Valais: Dieu a-t-il sa place dans la Constitution?
«Au nom de Dieu tout puissant!». Johan Rochel, candidat à la Constituante pour l’»Appel citoyen», et l’abbé Michel Salamolard s’opposent sur la première phrase de la Constitution valaisanne. Le co-rédacteur de l’»Appel citoyen» estime que la diversité prime sur le religieux et implique une Constitution inclusive. A contrario, le prêtre valaisan pense que «Dieu est un excellent candidat à cette fonction de haut protecteur de la volonté populaire».
Du respect pour la diversité
Le Valais est en phase de transition et le mot-clef pour appréhender cette transition pourrait bien être celui de diversité. Le défi des 130 élu-es à la Constituante consiste à formuler un texte capable d’anticiper les évolutions des 50 prochaines années.

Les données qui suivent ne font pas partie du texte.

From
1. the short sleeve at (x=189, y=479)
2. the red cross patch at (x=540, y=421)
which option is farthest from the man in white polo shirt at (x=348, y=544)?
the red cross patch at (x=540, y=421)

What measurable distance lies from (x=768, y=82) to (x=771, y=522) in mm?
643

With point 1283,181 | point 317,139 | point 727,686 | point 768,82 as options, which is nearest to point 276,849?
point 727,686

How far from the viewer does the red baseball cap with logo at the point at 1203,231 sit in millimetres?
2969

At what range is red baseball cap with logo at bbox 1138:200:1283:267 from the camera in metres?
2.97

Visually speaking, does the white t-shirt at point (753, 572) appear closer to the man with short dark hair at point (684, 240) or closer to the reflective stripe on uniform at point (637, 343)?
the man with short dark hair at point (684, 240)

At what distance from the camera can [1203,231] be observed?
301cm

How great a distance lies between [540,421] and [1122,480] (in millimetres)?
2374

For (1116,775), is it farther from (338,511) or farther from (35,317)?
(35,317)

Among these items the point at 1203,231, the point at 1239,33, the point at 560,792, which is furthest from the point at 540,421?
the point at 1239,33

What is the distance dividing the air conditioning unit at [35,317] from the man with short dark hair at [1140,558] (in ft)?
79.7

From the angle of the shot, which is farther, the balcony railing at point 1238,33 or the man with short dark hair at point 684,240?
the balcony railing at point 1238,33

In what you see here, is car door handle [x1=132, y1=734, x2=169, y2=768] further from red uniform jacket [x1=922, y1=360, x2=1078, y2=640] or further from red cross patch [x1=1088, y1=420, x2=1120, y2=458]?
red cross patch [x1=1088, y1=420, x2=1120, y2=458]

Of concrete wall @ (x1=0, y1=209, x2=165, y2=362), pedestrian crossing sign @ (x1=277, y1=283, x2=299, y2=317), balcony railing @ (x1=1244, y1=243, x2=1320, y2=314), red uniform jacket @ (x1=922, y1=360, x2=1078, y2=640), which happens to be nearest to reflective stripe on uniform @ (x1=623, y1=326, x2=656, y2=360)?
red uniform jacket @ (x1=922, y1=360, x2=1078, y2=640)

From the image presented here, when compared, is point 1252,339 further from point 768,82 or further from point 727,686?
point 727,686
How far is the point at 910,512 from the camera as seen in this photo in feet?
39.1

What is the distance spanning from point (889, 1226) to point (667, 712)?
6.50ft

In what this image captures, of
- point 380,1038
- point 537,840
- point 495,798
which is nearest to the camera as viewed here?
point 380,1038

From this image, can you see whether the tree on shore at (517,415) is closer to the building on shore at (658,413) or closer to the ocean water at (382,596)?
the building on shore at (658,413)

Sur le plan des croyances religieuses, deux tendances de fond semblent cruciales. D’une part, le nombre de personnes se déclarant sans confession augmente de manière particulièrement marquée. En 2000, 4% des résidents valaisans se disaient «sans confession». En 2016, ils sont 14%, et 24% en Suisse, tendance à la hausse (OFS).
D’autre part, la manière de pratiquer sa foi a profondément changé. En 2016 en Suisse, 71% des croyants participent à moins de 6 services religieux par année. Mais au-delà de l’assiduité aux offices, l’évolution pointe vers de nouvelles formes de spiritualité. Les convictions éthiques les plus importantes ne se parent plus exclusivement de formes religieuses.
Le mot-clef de diversité nous offre une base prometteuse afin d’appréhender ces évolutions. Cette diversité reflète les choix et libertés de chacun-e. A ce titre, respecter cette diversité signifie donner une juste place à la liberté de l’ensemble des citoyens.
Liberté et respect – deux valeurs clefs d’Appel Citoyen – appellent donc un Préambule aussi inclusif que possible. La Constitution est l’œuvre d’individus libres et égaux, réunis par l’ambition de poser les bases du vivre-ensemble.
Tous, dans leur diversité, doivent pouvoir se retrouver dans le message symbolique et politique du Préambule. La première phrase, qui cristallise les fondements sur lesquels la Constitution va se construire, doit à ce titre inclure et non exclure.
Dr Johan Rochel, éthicien.
La candidature de Dieu
Sous quelle autorité supérieure convient-il de placer la future Constitution valaisanne? Pour un tel poste, Dieu est peut-être le meilleur candidat. À condition de garantir son incognito.
«Pas d’accord, diront les uns, il n’y a qu’une autorité souveraine en démocratie, celle du peuple. Ni Dieu ni maître!» Mais le peuple est divers, pas unanime. La constitution, elle, s’imposera à tous, même si une minorité la refusera probablement. Impossible dès lors d’attribuer l’autorité suprême à une simple majorité chiffrée.
Ce serait la dictature du nombre. Sauf si ce peuple pouvait se réclamer d’une instance supérieure, transcendante, au nom de laquelle il aurait l’audace de s’exprimer.
Dieu est un excellent candidat à cette fonction de haut protecteur de la volonté populaire. Pour autant qu’on respecte son anonymat. Dieu, ici, n’a pas de visage ni de nom. Il n’a d’autre parole que celle du peuple. Dieu anonyme est un horizon, non une limite. Comme l’horizon, il échappe à la prise.
Placer la constitution sous pareille autorité, c’est proclamer que cette charte est sacrée, inviolable. Et affirmer du même coup la souveraineté du peuple concerné.
Les constituants feront bien toutefois de ne pas commencer par discuter la mention de Dieu. Qu’ils rédigent d’abord les valeurs et les principes dignes de figurer en tête de la constitution. Après, ils décideront de placer ou non la charte républicaine, ainsi orientée, sous l’horizon d’une autorité ultime, visée, mais non définie, par le mot Dieu.